Looking to reduce your carbon footprint? Musement shares four ways you can travel around Europe without flying.
There are plenty of alternatives to flying around Europe on your holidays, and even websites dedicated to one-upping the low-cost airlines via alternative means of transport. Though in recent years budget flight options have made a weekend away in Europe more accessible, we have also become more conscious of our carbon footprints. So we thought we would highlight some of the most interesting ways to travel around Europe on trains, boats and coaches. The below options not only reduce your carbon footprint but offer a much more engaging experience than waiting in airport queues. Why would anyone choose to wait in an airport lounge when you can pass through mountains or over the midnight-blue Baltic sea? If you have any other ideas, feel free to let us know in the comments.
Ferries make it easy to travel between many cities and countries, even just for a day trip, like Venice, Italy and Pula, Croatia. They also connect the various Greek islands with each other and the Italian mainland with some outlying islands like Sardinia, Elba and Corsica as well as the U.K. and Ireland.
One of our favorites is the journey between Tallinn or Helsinki — For the price of a nice meal out, you get a seat on an enormous ferry that makes the journey in just a few hours. The route passes the once closed island of Prangli Saar, where Soviet soldiers stood guard against smugglers from the West, and takes you through some of Finlands smaller islands and rock formations.
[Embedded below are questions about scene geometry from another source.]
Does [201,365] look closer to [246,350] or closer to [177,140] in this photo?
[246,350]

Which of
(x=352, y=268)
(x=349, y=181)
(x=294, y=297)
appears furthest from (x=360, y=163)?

Trains are the way to go. The Eurostar connects London to Paris, Amsterdam, Brussels and Lille; TGV trains ferry passengers between Milan and Paris in just over seven hours; while overnight routes, such as that between Berlin or Moscow and Vienna help preserve some valuable travel time. Thello trains are also an efficient way to travel between France and Italy.
The U.K. is also a wonderful country to explore by train and a nifty way to shuttle yourself between two of its major capitals, London and Edinburgh. The 84-mile journey from Fort William to Mallaig on the Jacobite Steam Train appeared in the Harry Potter films — the shot of the Hogwarts Express passing over the 21-arched Glenfinnan viaduct has since turned the route into a tourist attraction.
3. The marshrutka
The word “marshrutka” means “route” in Russian and refers to small passenger vans that take locals around cities such as Riga, Moscow, Tbilisi, and Kiev. Originally produced in Latvia the vehicles are now a staple of post-Soviet life.
The most inexpensive and interesting way to get between Tbilisi to Yerevan, the capitals of Georgia and Armenia respectively, is by marshrutka. You will pass through the disputed Nagorno-Karabakh region and see military vehicles, and go through fascinating Armenian villages. If you are fortunate enough to take a trip into the mountains, the driver will stop at natural springs and all passengers are free to get off and replenish their water.
4. Seat 61
The Man in Seat 61 is a website that was founded in 2001 by Mark Smith. As a former manager in the British rail network, he saw the difficulties with booking low-cost fares around Europe. He has since quit his job and now works on the website full-time, providing readers with tips on how to find the lowest and most convenient fares around Europe. The site boasts a million visitors a month and mainstream publications have cited it as an exemplary source of alternatives to flying. Passionate about trains and travel, Mark has taken many of the routes on the site himself. It is this rich experience that keeps readers returning to the site.